[[ Data for the task open ]]
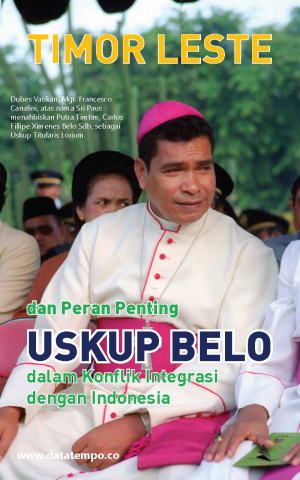 Timor Leste Dan Peran Penting Uskup Belo Dalam Konflik Integrasi dengan Indonesia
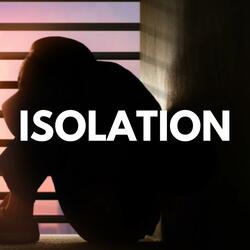 Isolation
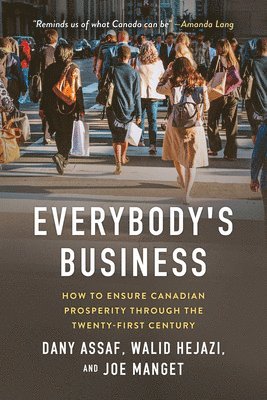 bokomslag Everybody's Business: How to Ensure Canadian Prosperity Through the Twenty-First Century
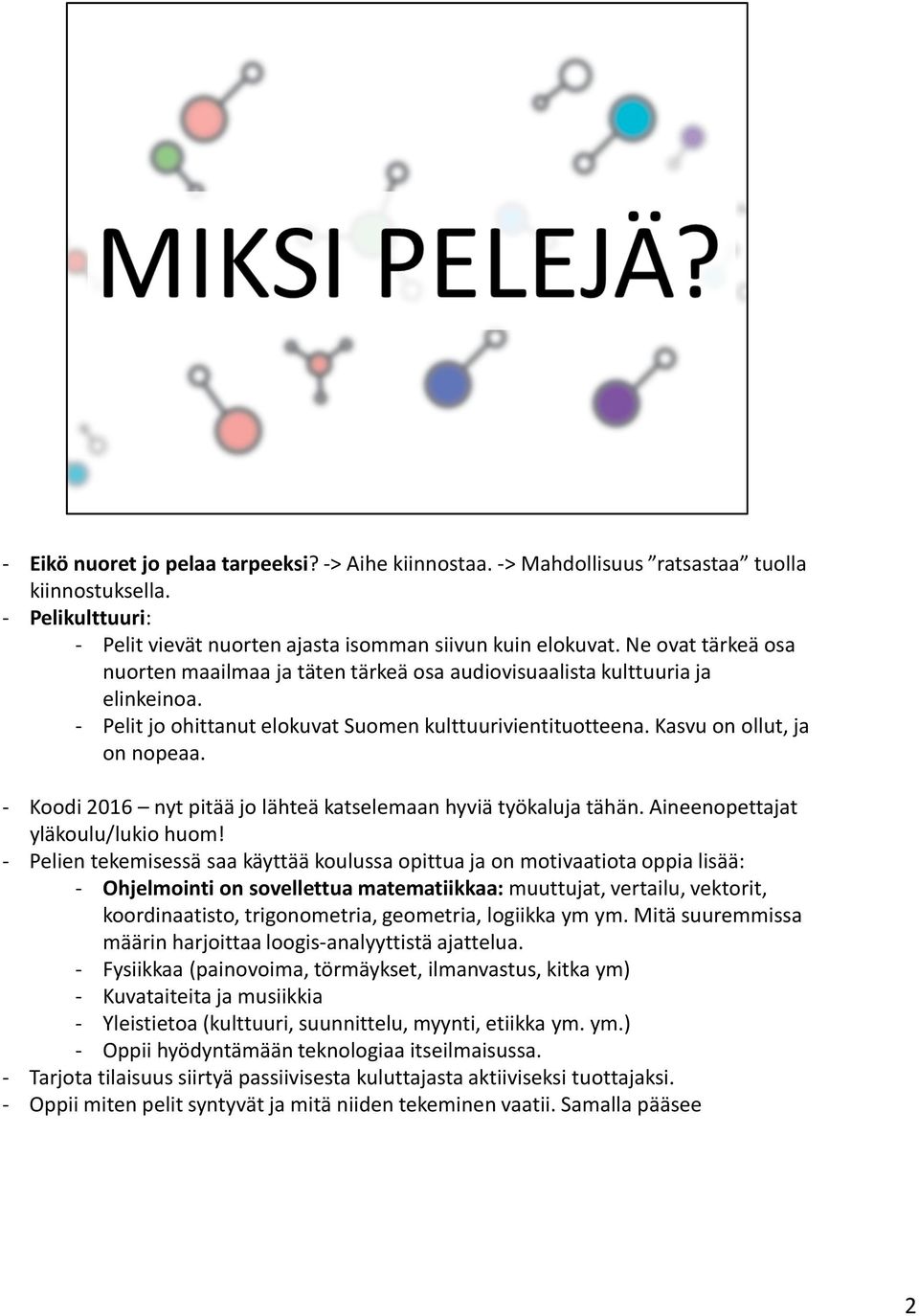 - Koodi 2016 nyt pitää jo lähteä katselemaan hyviä työkaluja tähän. Aineenopettajat yläkoulu/lukio huom!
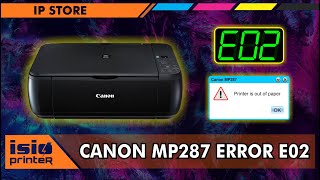 CARA MENGATASI PRINTER CANON MP287 ERROR E02 [upl. by Defant]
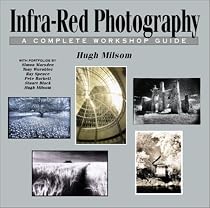 Infra-Red Photography: A Complete Workshop Guide (Photographic Workshops)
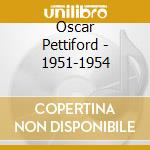 Oscar Pettiford - 1951-1954 cd musicale di PETTIFORD OSCAR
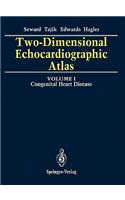 Two-Dimensional Echocardiographic Atlas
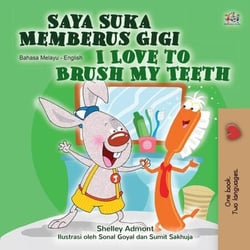 Saya Suka Memberus Gigi I Love to Brush My Teeth - Malay English Bilingual Collection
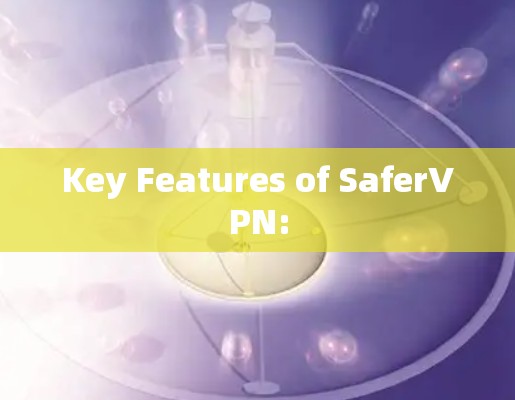 Key Features of SaferVPN:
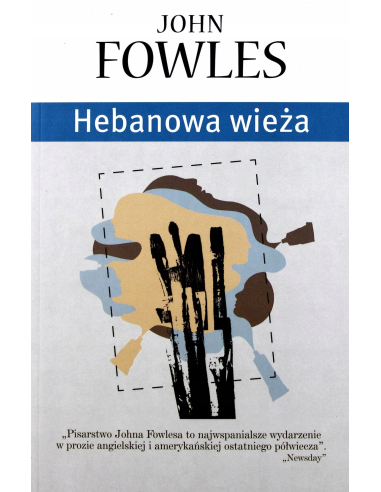 Hebanowa wieża John Fowles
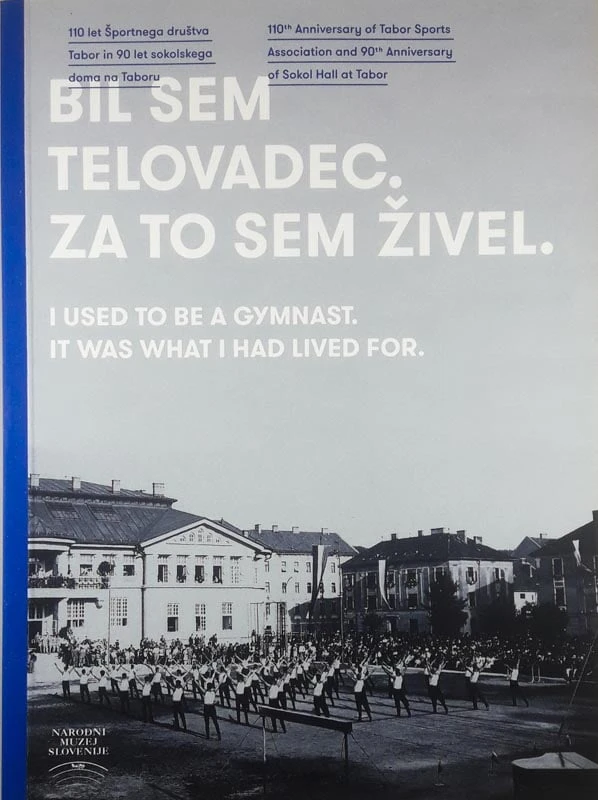 BIL SEM TELOVADEC. ZA TO SEM ŽIVEL.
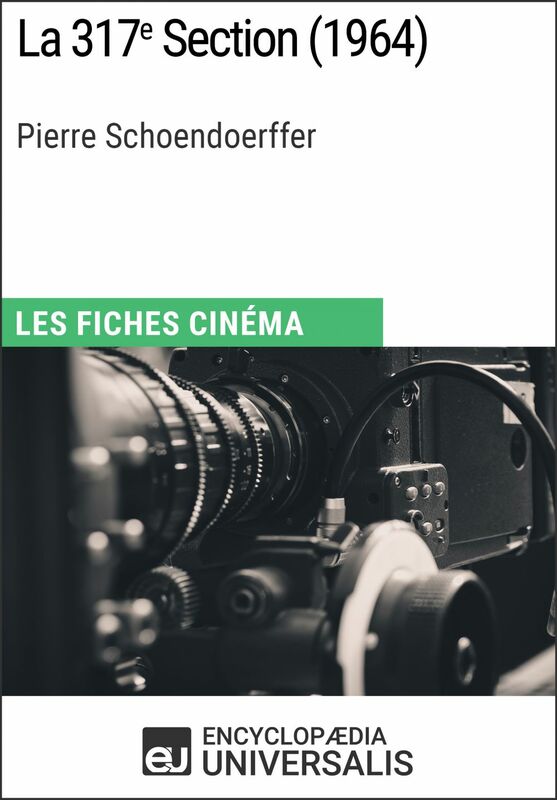 La 317e Section de Pierre Schoendoerffer Les Fiches Cinéma d'Universalis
[[ Data for the task closed ]]
Work order: An exact repeat of all the data is required, pictures excluded.

Exercise result:
 Timor Leste Dan Peran Penting Uskup Belo Dalam Konflik Integrasi dengan Indonesia
 Isolation
 bokomslag Everybody's Business: How to Ensure Canadian Prosperity Through the Twenty-First Century
 - Koodi 2016 nyt pitää jo lähteä katselemaan hyviä työkaluja tähän. Aineenopettajat yläkoulu/lukio huom!
 CARA MENGATASI PRINTER CANON MP287 ERROR E02 [upl. by Defant]
 Infra-Red Photography: A Complete Workshop Guide (Photographic Workshops)
 Oscar Pettiford - 1951-1954 cd musicale di PETTIFORD OSCAR
 Two-Dimensional Echocardiographic Atlas
 Saya Suka Memberus Gigi I Love to Brush My Teeth - Malay English Bilingual Collection
 Key Features of SaferVPN:
 Hebanowa wieża John Fowles
 BIL SEM TELOVADEC. ZA TO SEM ŽIVEL.
 La 317e Section de Pierre Schoendoerffer Les Fiches Cinéma d'Universalis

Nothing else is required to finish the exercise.